History to retell Sept. 11, WWII

New projects will present events with a fresh take

Cable network History is retelling the stories of two landmark events in America's past -- World War II and Sept. 11 -- from a fresh perspective.

The network has greenlighted a 10-part series, "WW II HD," for 2009 that will make use of 3,000 hours of restored color archival footage and hundreds of pages of unpublished diaries and journals to create what History said will be one of its most ambitious projects ever.

Meanwhile, the network has culled together amateur and professional footage shot on Sept. 11 for "102 Minutes That Changed America," a 102-minute special that will retell the events of that morning in real time.

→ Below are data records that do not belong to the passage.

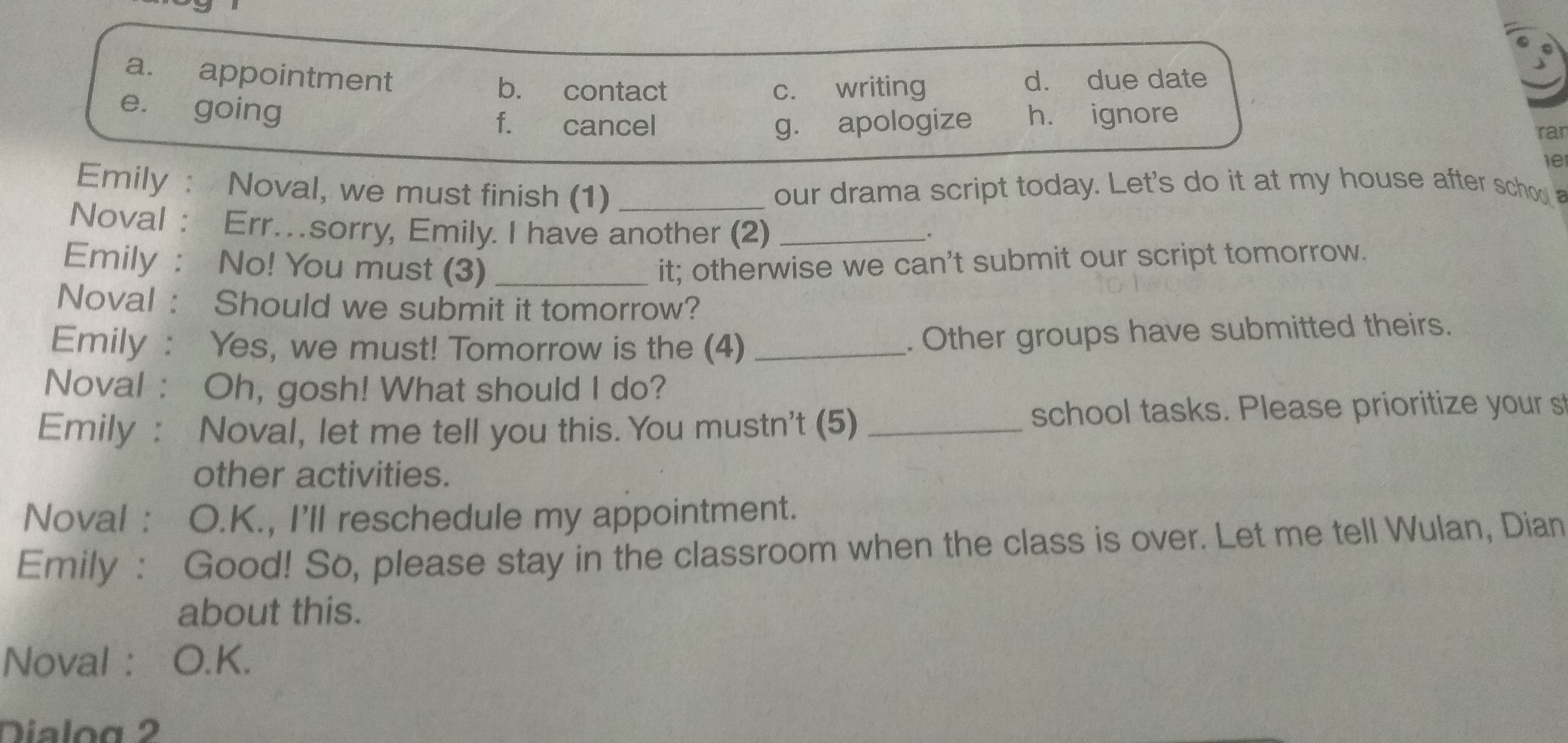 Tolong Kak Sekrng Dikumpul Lks Kelas 8 Bahasa Inggris Hal 38 Task 7 Brainly Co Id
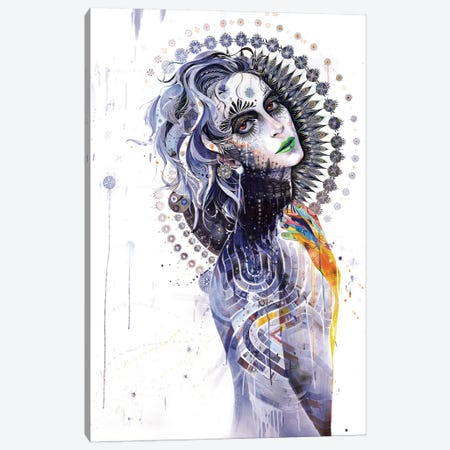 Faith Canvas Print #MJL12} by Minjae Lee Canvas Print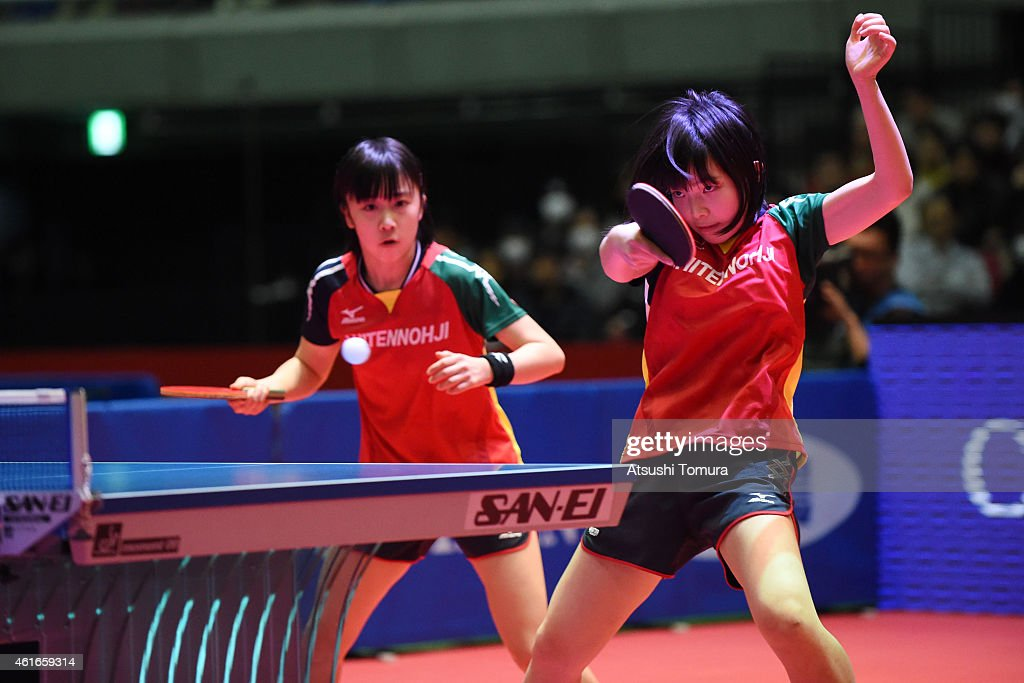 Airi Abe (R) and Mizuki Morizono (L) of Japan competes in the Women's doubles final match against Sayaka Hirano and Kasumi Ishikawa of Japan during day six of All Japan Table Tennis Championships 2015 at Tokyo Metropolitan Gymnasium on January 17, 2015 in Tokyo, Japan.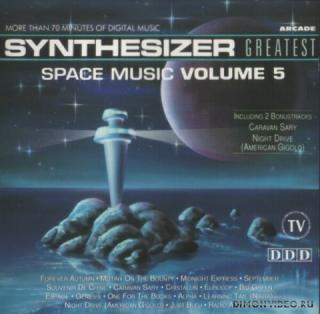 VA - Synthesizer Greatest Space Music Volume 5 (1993)
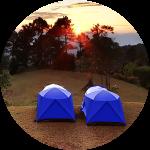 Кемпинг: как правильно выбрать надежную палатку?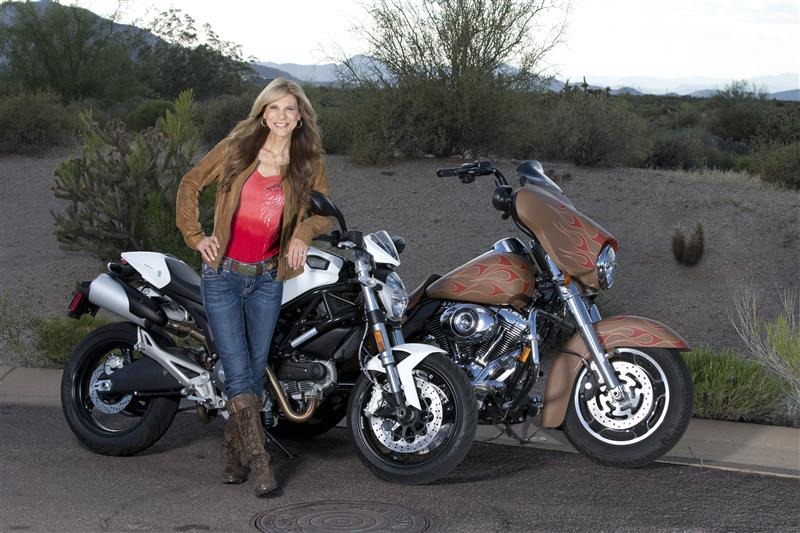 genevieve schmitt inducted las vegas motorcycle hall of fame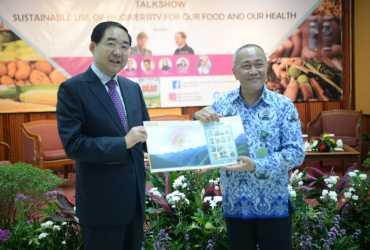 Keanekaragaman Hayati Indonesia Menjadi Sumber Pangan dan Kesehatan Dunia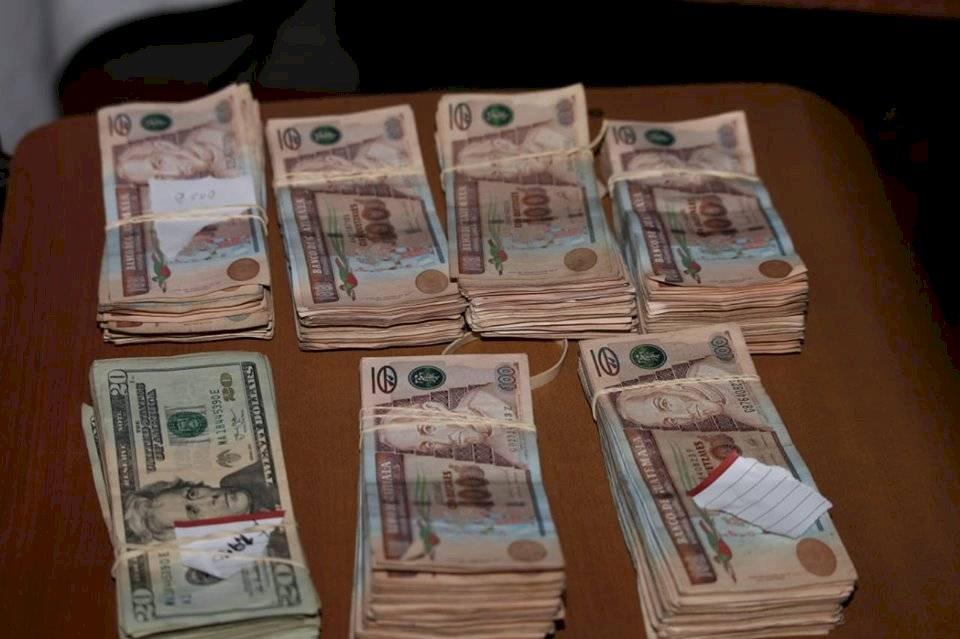 Dinero en efectivo localizado por la PNC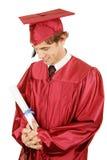 毕业自豪感 库存图片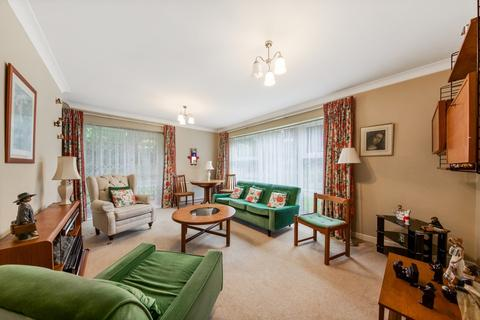 2 bedroom apartment for sale - Ross Court, Cleveland Road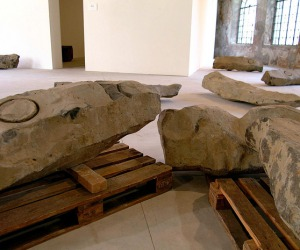 Beuys, all'Aquila una mostra permanente
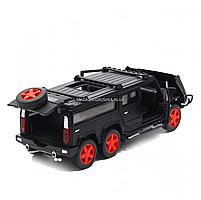 Игрушечная машинка металлическая джип «Hummer», Автопром, черный, 6*16*6 см, от 3 лет, (6618), фото 4
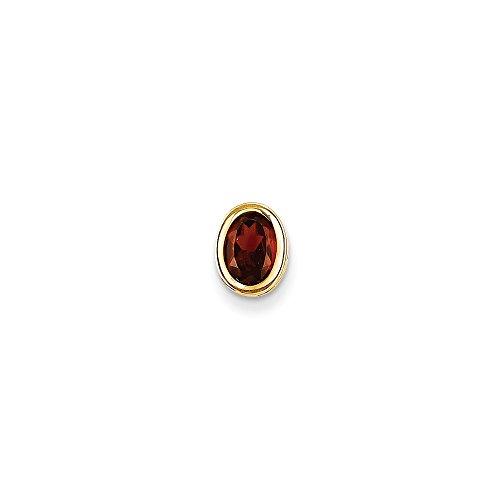 14k Yellow Gold 7x5mm Oval Natural Garnet Bezel Pendant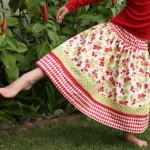 flirty skirt layered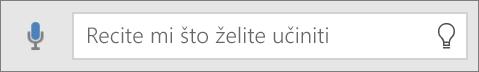 """Prikazuje ikonu """"Recite mi"""" u okviru za pretraživanje sustava Office Mobile"""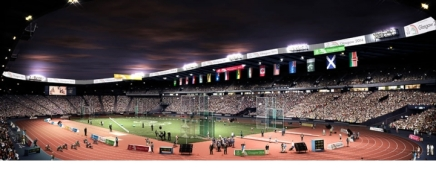 Hampden's New Look for The Commonwealth Games Revealed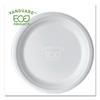 Eco-Products Eco-Products® Vanguard Renewable and Compostable Sugarcane Plates ECO EPP013NFA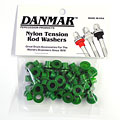 Pièce de rechange Danmar Tension Rod Washers 50 Pcs. Green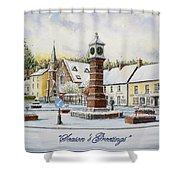 Winter In Twyn Square Shower Curtain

"WW II HD," which History said will be "visually astonishing," will follow the experiences of a handful of men as their paths cross throughout the war. Their own words will be read by known talent, though the names will be announced at a later date. The goal is to present the events of the war "not as detached historical facts but rather as profound experiences on the level of a great Hollywood epic," the network said.

"This is History at its core," executive vp and GM Nancy Dubuc said. "We are committed to preserving our heritage, and the remarkable digital technology of 'WW II HD' will go a long way in ensuring that we never forget the sacrifice made by the Greatest Generation."

The series, executive produced by Lou Reda and Scott Reda, also will blend contemporary HD footage as well as a 5.1 Dolby "soundscape" to "help create an experience that is clearer and more immediate than anything ever before seen on World War II." In addition, History will incorporate original Library of Congress audio recordings from the war into the series as part of their recently formed multimedia partnership.

"102 Minutes," premiering without commercial interruption at 9 p.m. Sept. 11, will feature footage from more than 100 individual sources pieced together in chronological order, without narration, to provide what History is calling a "seamless historical record of that day," from bewilderment and confusion to comprehension of what was taking place.

For example, the videographers include two confused, terrified New York University seniors in a high-rise dormitory just blocks from the World Trade Center who started shooting the smoking North Tower after it was hit by the first plane and then captured the second plane hitting the South Tower.